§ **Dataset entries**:
* * * * * * * * *

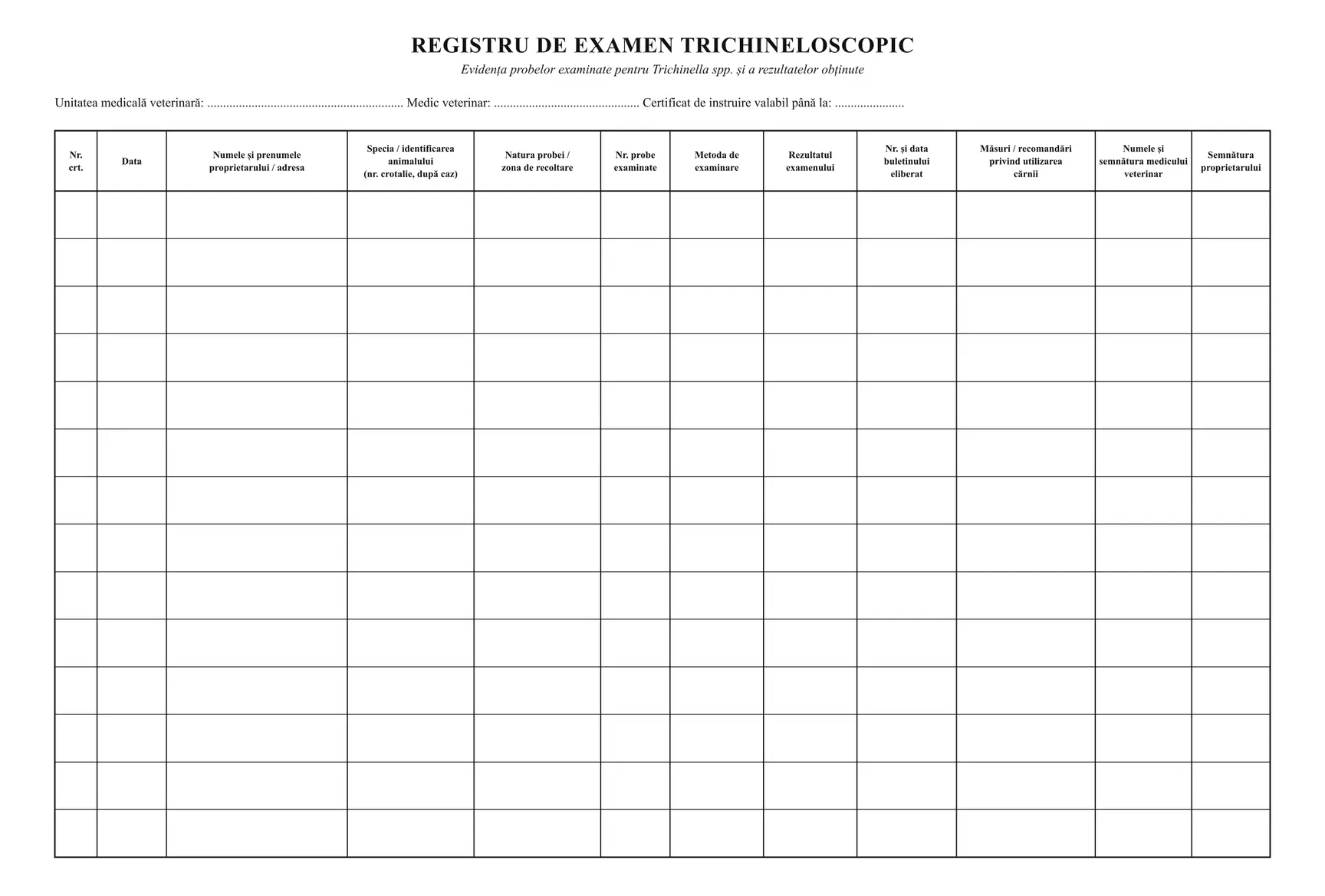 REGISTRU DE EXAMEN TRICHINELOSCOPIC

Evidența probelor examinate pentru Trichinella spp. și a rezultatelor obținute

Unitatea medicală veterinară: ____ Medic veterinar: ____ Certificat de instruire valabil până la: ____

| Nr. crt. | Data | Numele și prenumele proprietarului / adresa | Specia / identificarea animalului (nr. crotalie, după caz) | Natura probei / zona de recoltare | Nr. probe examinate | Metoda de examinare | Rezultatul examenului | Nr. și data buletinului eliberat | Măsuri / recomandări privind utilizarea cărnii | Numele și semnătura medicului veterinar | Semnătura proprietarului |
|---|---|---|---|---|---|---|---|---|---|---|---|
| | | | | | | | | | | | |
| | | | | | | | | | | | |
| | | | | | | | | | | | |
| | | | | | | | | | | | |
| | | | | | | | | | | | |
| | | | | | | | | | | | |
| | | | | | | | | | | | |
| | | | | | | | | | | | |
| | | | | | | | | | | | |
| | | | | | | | | | | | |
| | | | | | | | | | | | |
| | | | | | | | | | | | |
| | | | | | | | | | | | |
| | | | | | | | | | | | |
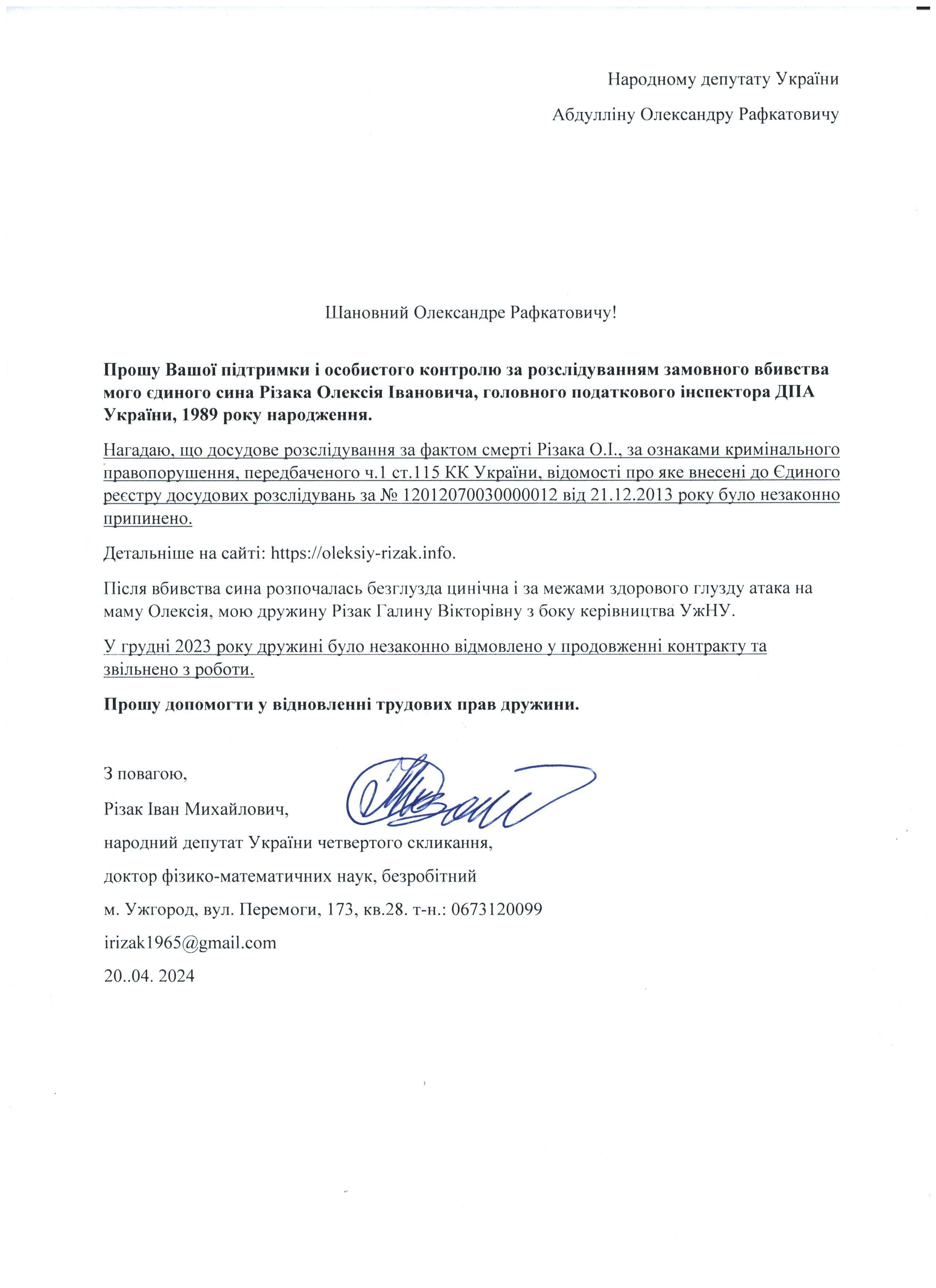 Народному депутату України

Абдулліну Олександру Рафкатовичу

Шановний Олександре Рафкатовичу!

Прошу Вашої підтримки і особистого контролю за розслідуванням замовного вбивства мого єдиного сина Різака Олексія Івановича, головного податкового інспектора ДПА України, 1989 року народження.

Нагадаю, що досудове розслідування за фактом смерті Різака О.І., за ознаками кримінального правопорушення, передбаченого ч.1 ст.115 КК України, відомості про яке внесені до Єдиного реєстру досудових розслідувань за № 12012070030000012 від 21.12.2013 року було незаконно припинено.

Детальніше на сайті: https://oleksiy-rizak.info.

Після вбивства сина розпочалась безглузда цинічна і за межами здорового глузду атака на маму Олексія, мою дружину Різак Галину Вікторівну з боку керівництва УжНУ.

У грудні 2023 року дружині було незаконно відмовлено у продовженні контракту та звільнено з роботи.

Прошу допомогти у відновленні трудових прав дружини.

З повагою,

Різак Іван Михайлович,

народний депутат України четвертого скликання,

доктор фізико-математичних наук, безробітний

м. Ужгород, вул. Перемоги, 173, кв.28. т-н.: 0673120099

irizak1965@gmail.com

20..04. 2024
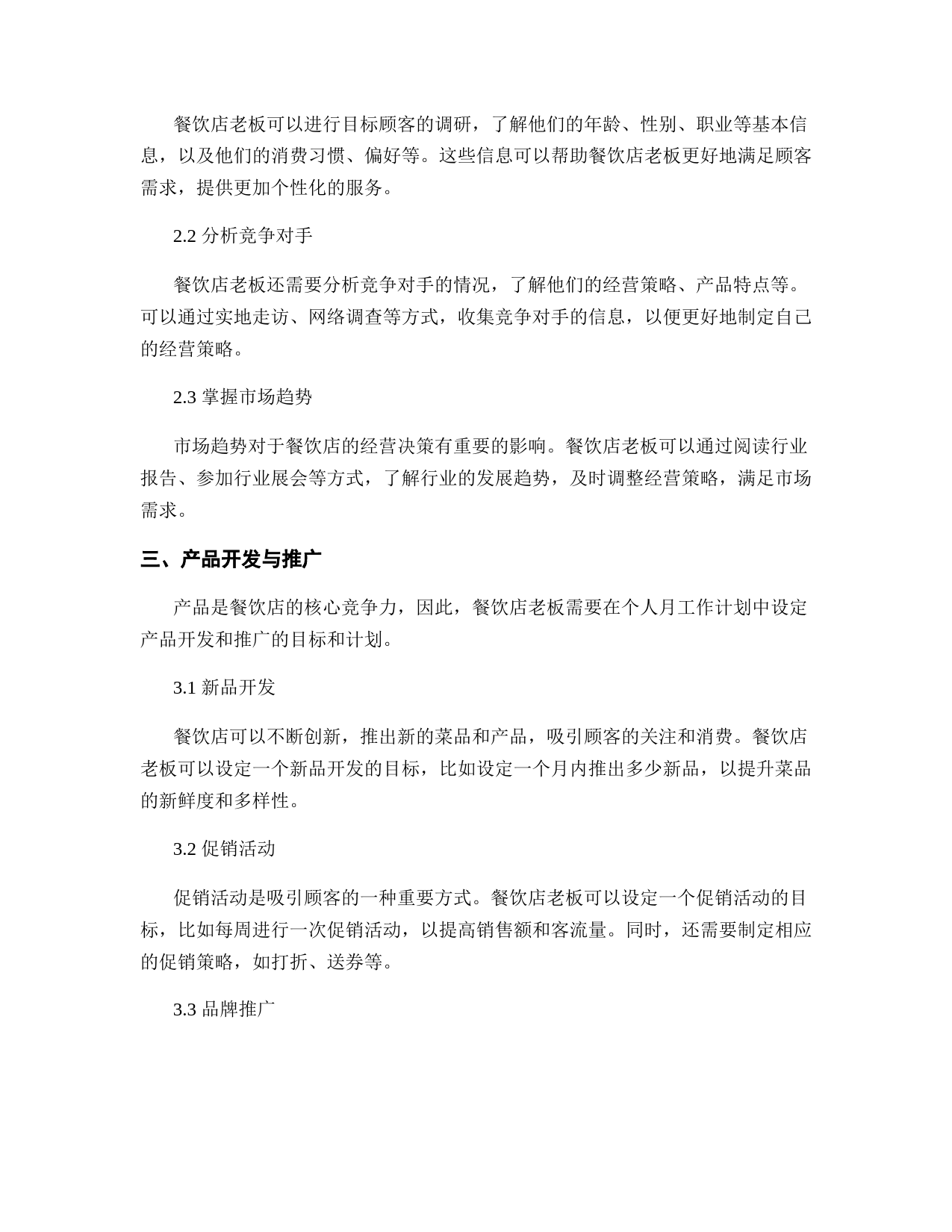 餐饮店老板可以进行目标顾客的调研，了解他们的年龄、性别、职业等基本信息，以及他们的消费习惯、偏好等。这些信息可以帮助餐饮店老板更好地满足顾客需求，提供更加个性化的服务。

2.2 分析竞争对手

餐饮店老板还需要分析竞争对手的情况，了解他们的经营策略、产品特点等。可以通过实地走访、网络调查等方式，收集竞争对手的信息，以便更好地制定自己的经营策略。

2.3 掌握市场趋势

市场趋势对于餐饮店的经营决策有重要的影响。餐饮店老板可以通过阅读行业报告、参加行业展会等方式，了解行业的发展趋势，及时调整经营策略，满足市场需求。

三、产品开发与推广

产品是餐饮店的核心竞争力，因此，餐饮店老板需要在个人月工作计划中设定产品开发和推广的目标和计划。

3.1 新品开发

餐饮店可以不断创新，推出新的菜品和产品，吸引顾客的关注和消费。餐饮店老板可以设定一个新品开发的目标，比如设定一个月内推出多少新品，以提升菜品的新鲜度和多样性。

3.2 促销活动

促销活动是吸引顾客的一种重要方式。餐饮店老板可以设定一个促销活动的目标，比如每周进行一次促销活动，以提高销售额和客流量。同时，还需要制定相应的促销策略，如打折、送券等。

3.3 品牌推广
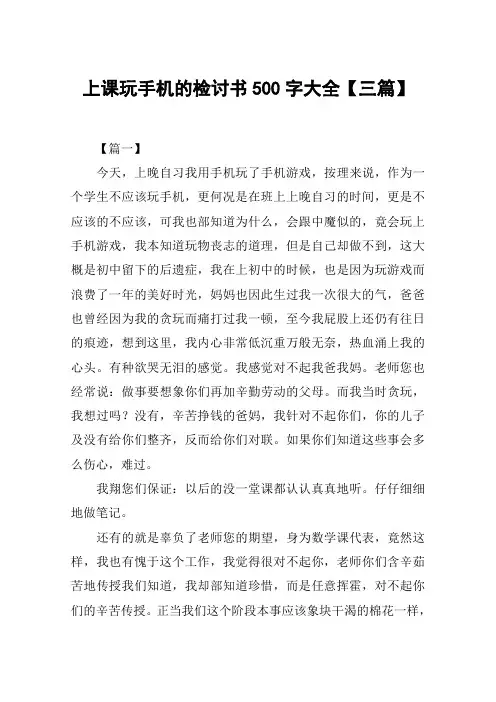 上课玩手机的检讨书 500 字大全【三篇】

【篇一】

今天，上晚自习我用手机玩了手机游戏，按理来说，作为一个学生不应该玩手机，更何况是在班上上晚自习的时间，更是不应该的不应该，可我也部知道为什么，会跟中魔似的，竟会玩上手机游戏，我本知道玩物丧志的道理，但是自己却做不到，这大概是初中留下的后遗症，我在上初中的时候，也是因为玩游戏而浪费了一年的美好时光，妈妈也因此生过我一次很大的气，爸爸也曾经因为我的贪玩而痛打过我一顿，至今我屁股上还仍有往日的痕迹，想到这里，我内心非常低沉重万般无奈，热血涌上我的心头。有种欲哭无泪的感觉。我感觉对不起我爸我妈。老师您也经常说：做事要想象你们再加辛勤劳动的父母。而我当时贪玩，我想过吗？没有，辛苦挣钱的爸妈，我针对不起你们，你的儿子及没有给你们整齐，反而给你们对联。如果你们知道这些事会多么伤心，难过。

我翔您们保证：以后的没一堂课都认认真真地听。仔仔细细地做笔记。

还有的就是辜负了老师您的期望，身为数学课代表，竟然这样，我也有愧于这个工作，我觉得很对不起你，老师你们含辛茹苦地传授我们知道，我却部知道珍惜，而是任意挥霍，对不起你们的辛苦传授。正当我们这个阶段本事应该象块干渴的棉花一样，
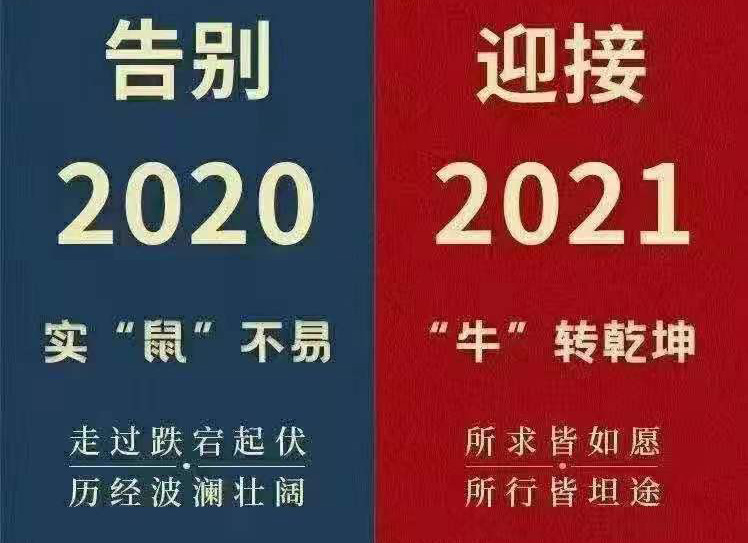 告别

2020

实“鼠”不易

走过跌宕起伏

历经波澜壮阔

迎接

2021

“牛”转乾坤

所求皆如愿

所行皆坦途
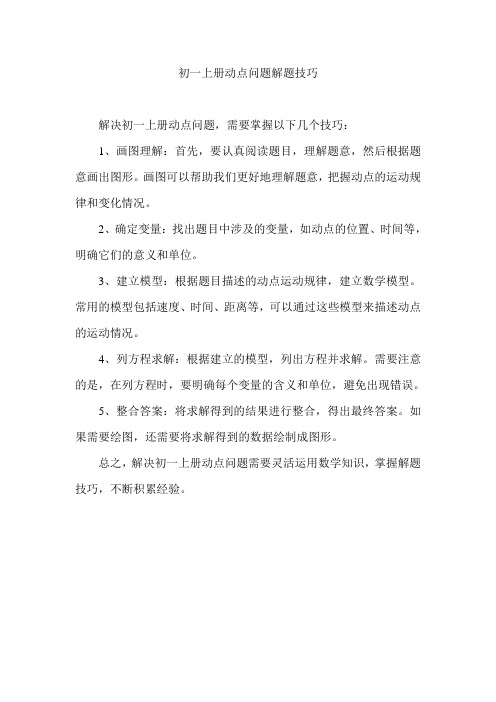 初一上册动点问题解题技巧

解决初一上册动点问题，需要掌握以下几个技巧：

1、画图理解：首先，要认真阅读题目，理解题意，然后根据题意画出图形。画图可以帮助我们更好地理解题意，把握动点的运动规律和变化情况。

2、确定变量：找出题目中涉及的变量，如动点的位置、时间等，明确它们的意义和单位。

3、建立模型：根据题目描述的动点运动规律，建立数学模型。常用的模型包括速度、时间、距离等，可以通过这些模型来描述动点的运动情况。

4、列方程求解：根据建立的模型，列出方程并求解。需要注意的是，在列方程时，要明确每个变量的含义和单位，避免出现错误。

5、整合答案：将求解得到的结果进行整合，得出最终答案。如果需要绘图，还需要将求解得到的数据绘制成图形。

总之，解决初一上册动点问题需要灵活运用数学知识，掌握解题技巧，不断积累经验。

* * * * * * * * *

§ **About this exercise**: Write out exactly the lines from the one containing "народний депутат України" to the last line of the records above, both included, and leave out any pictures.

§ **Answer for the task**:
народний депутат України четвертого скликання,

доктор фізико-математичних наук, безробітний

м. Ужгород, вул. Перемоги, 173, кв.28. т-н.: 0673120099

irizak1965@gmail.com

20..04. 2024
 餐饮店老板可以进行目标顾客的调研，了解他们的年龄、性别、职业等基本信息，以及他们的消费习惯、偏好等。这些信息可以帮助餐饮店老板更好地满足顾客需求，提供更加个性化的服务。

2.2 分析竞争对手

餐饮店老板还需要分析竞争对手的情况，了解他们的经营策略、产品特点等。可以通过实地走访、网络调查等方式，收集竞争对手的信息，以便更好地制定自己的经营策略。

2.3 掌握市场趋势

市场趋势对于餐饮店的经营决策有重要的影响。餐饮店老板可以通过阅读行业报告、参加行业展会等方式，了解行业的发展趋势，及时调整经营策略，满足市场需求。

三、产品开发与推广

产品是餐饮店的核心竞争力，因此，餐饮店老板需要在个人月工作计划中设定产品开发和推广的目标和计划。

3.1 新品开发

餐饮店可以不断创新，推出新的菜品和产品，吸引顾客的关注和消费。餐饮店老板可以设定一个新品开发的目标，比如设定一个月内推出多少新品，以提升菜品的新鲜度和多样性。

3.2 促销活动

促销活动是吸引顾客的一种重要方式。餐饮店老板可以设定一个促销活动的目标，比如每周进行一次促销活动，以提高销售额和客流量。同时，还需要制定相应的促销策略，如打折、送券等。

3.3 品牌推广
 上课玩手机的检讨书 500 字大全【三篇】

【篇一】

今天，上晚自习我用手机玩了手机游戏，按理来说，作为一个学生不应该玩手机，更何况是在班上上晚自习的时间，更是不应该的不应该，可我也部知道为什么，会跟中魔似的，竟会玩上手机游戏，我本知道玩物丧志的道理，但是自己却做不到，这大概是初中留下的后遗症，我在上初中的时候，也是因为玩游戏而浪费了一年的美好时光，妈妈也因此生过我一次很大的气，爸爸也曾经因为我的贪玩而痛打过我一顿，至今我屁股上还仍有往日的痕迹，想到这里，我内心非常低沉重万般无奈，热血涌上我的心头。有种欲哭无泪的感觉。我感觉对不起我爸我妈。老师您也经常说：做事要想象你们再加辛勤劳动的父母。而我当时贪玩，我想过吗？没有，辛苦挣钱的爸妈，我针对不起你们，你的儿子及没有给你们整齐，反而给你们对联。如果你们知道这些事会多么伤心，难过。

我翔您们保证：以后的没一堂课都认认真真地听。仔仔细细地做笔记。

还有的就是辜负了老师您的期望，身为数学课代表，竟然这样，我也有愧于这个工作，我觉得很对不起你，老师你们含辛茹苦地传授我们知道，我却部知道珍惜，而是任意挥霍，对不起你们的辛苦传授。正当我们这个阶段本事应该象块干渴的棉花一样，
 告别

2020

实“鼠”不易

走过跌宕起伏

历经波澜壮阔

迎接

2021

“牛”转乾坤

所求皆如愿

所行皆坦途
 初一上册动点问题解题技巧

解决初一上册动点问题，需要掌握以下几个技巧：

1、画图理解：首先，要认真阅读题目，理解题意，然后根据题意画出图形。画图可以帮助我们更好地理解题意，把握动点的运动规律和变化情况。

2、确定变量：找出题目中涉及的变量，如动点的位置、时间等，明确它们的意义和单位。

3、建立模型：根据题目描述的动点运动规律，建立数学模型。常用的模型包括速度、时间、距离等，可以通过这些模型来描述动点的运动情况。

4、列方程求解：根据建立的模型，列出方程并求解。需要注意的是，在列方程时，要明确每个变量的含义和单位，避免出现错误。

5、整合答案：将求解得到的结果进行整合，得出最终答案。如果需要绘图，还需要将求解得到的数据绘制成图形。

总之，解决初一上册动点问题需要灵活运用数学知识，掌握解题技巧，不断积累经验。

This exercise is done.